---------- Trecho do texto ----------

Beatriz Lourenço Mendes

Advogada OAB/RS 112.079

 

A principal característica que diferencia a estrutura dos direitos sociais dos seus correspondentes, ou seja, dos direitos civis e políticos, é a imposição de uma obrigação positiva ao Estado. O ente estatal deve conceder prestações positivas aos cidadãos, como o direito à saúde, à educação, ao trabalho, dentre outros. Para a perfectibilização desses direitos, não basta que o Poder Público se abstenha de agir, mas, ao contrário, deve necessariamente alocar recursos financeiros e administrativos para garantir que essas prestações sejam oferecidas de forma eficaz e equitativa à população.

Quanto aos direitos de seguridade social, essa obrigação é imposta pela Constituição Federal em seu art. 194, segundo o qual compete ao Poder Público assegurar os direitos relativos à saúde, à previdência e à assistência social. Tendo em vista o comando constitucional, além dos postulados de tratados internacionais sobre direitos sociais, a exemplo do Pacto Internacional sobre Direitos Econômicos, Sociais e Culturais (PIDESC), entende-se que o direito à seguridade social é um direito humano e fundamental.

----------

## O que fazer:
a - Reescreva em forma de lista o parágrafo do texto sobre direitos sociais que começa com "A principal característica", mantendo as informações principais.
b - Dê sequência ao texto sobre direitos sociais a partir do ponto em que ele termina.

---------- Dados fornecidos ----------

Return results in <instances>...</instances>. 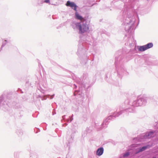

----------

## Respostas das tarefas:
a -
- Os direitos sociais se diferenciam dos direitos civis e políticos porque impõem ao Estado uma obrigação positiva.
- O Estado deve conceder prestações positivas aos cidadãos, como o direito à saúde, à educação e ao trabalho.
- Para que esses direitos se concretizem, não basta o Poder Público deixar de agir. Ele precisa alocar recursos financeiros e administrativos para que essas prestações cheguem à população de forma eficaz e equitativa.

b -
Os direitos prestacionais, principalmente a previdência e a assistência social, guardam relação intrínseca com o conteúdo do mínimo existencial, já que possuem o condão de garantir a segurança alimentar da população que se encontra impossibilitada de prover o próprio sustento, seja por eventos que incapacitem o exercício de trabalho ou ainda pelo advento da idade, deficiência e/ou exclusão social.  A concretização desses direitos está sujeita a uma série de diretrizes previstas constitucionalmente. Dito isso, merece destaque especial a observância do princípio da universalidade da cobertura e do atendimento.

Conforme esse princípio-guia, as prestações da seguridade social buscam maximizar o impacto da política pública, tanto garantindo que os benefícios sejam financeiramente adequados para atender às necessidades sociais (viés objetivo) quanto assegurando que a proteção social cubra todos os indivíduos elegíveis de acordo com critérios estabelecidos (viés subjetivo). Todavia, as mudanças proporcionadas pela globalização e pelas novas tecnologias de informação e comunicação (TICs) podem alterar o cenário de otimização da proteção social devida ao cidadão.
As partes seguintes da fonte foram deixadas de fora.